Sunday, November 16, 2014

...

In such a weird mood now where I don't want to go forward or go back. I need to be blank, somehow, or at least that's what I feel.

Going to shower and then go to church.

Sunday, November 2, 2014

Mental disorders

I'm scared of myself and my thoughts.
How did I ever turned up this messed up?
I honestly, don't know...
Why did someone as messed up as me get this wonderful opportunity to further her studies when so many other people out there deserve this chance more than myself.

I pity my parents a lot.
They got stuck with this kid, who's really good for nothing but just to think.

Why am I so bipolar?

Why do I go from one extreme emotion to a practically listless one?

I hate troubling others so much.
But I really wish there was someone I can depend on.
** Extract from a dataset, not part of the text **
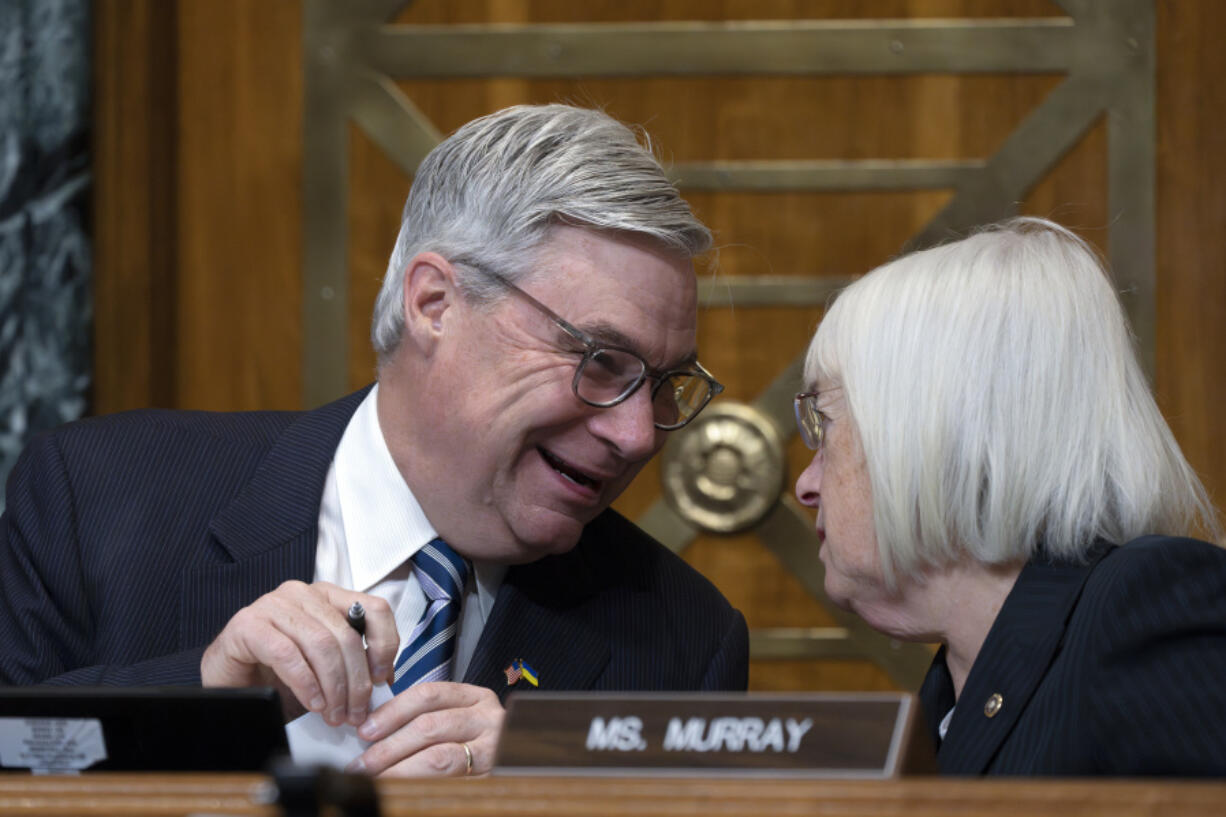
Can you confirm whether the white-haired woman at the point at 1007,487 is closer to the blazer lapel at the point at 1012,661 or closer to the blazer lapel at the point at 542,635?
the blazer lapel at the point at 1012,661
The truth is, I really don't see much point in me continuing to live because I won't be able to do what I want to do and what I should do instead is work as someone I don't want to become and as a result I'm not even concentrating on that because I don't want to do that which is really.... really bad

And even the thing that I want to do... I can't find happiness in it anymore because... because...
I get so discouraged when I see other artists who are much better than me and I begin to wonder, how can I succeed in such an industry?

I really have no talent.
All the so-called beautiful drawings that I've posted up are based on loads of calculations.

I.. there are so many thoughts in my head now.. they're swimming around and I really can't concentrate.

What can change this? What can bring me out of this?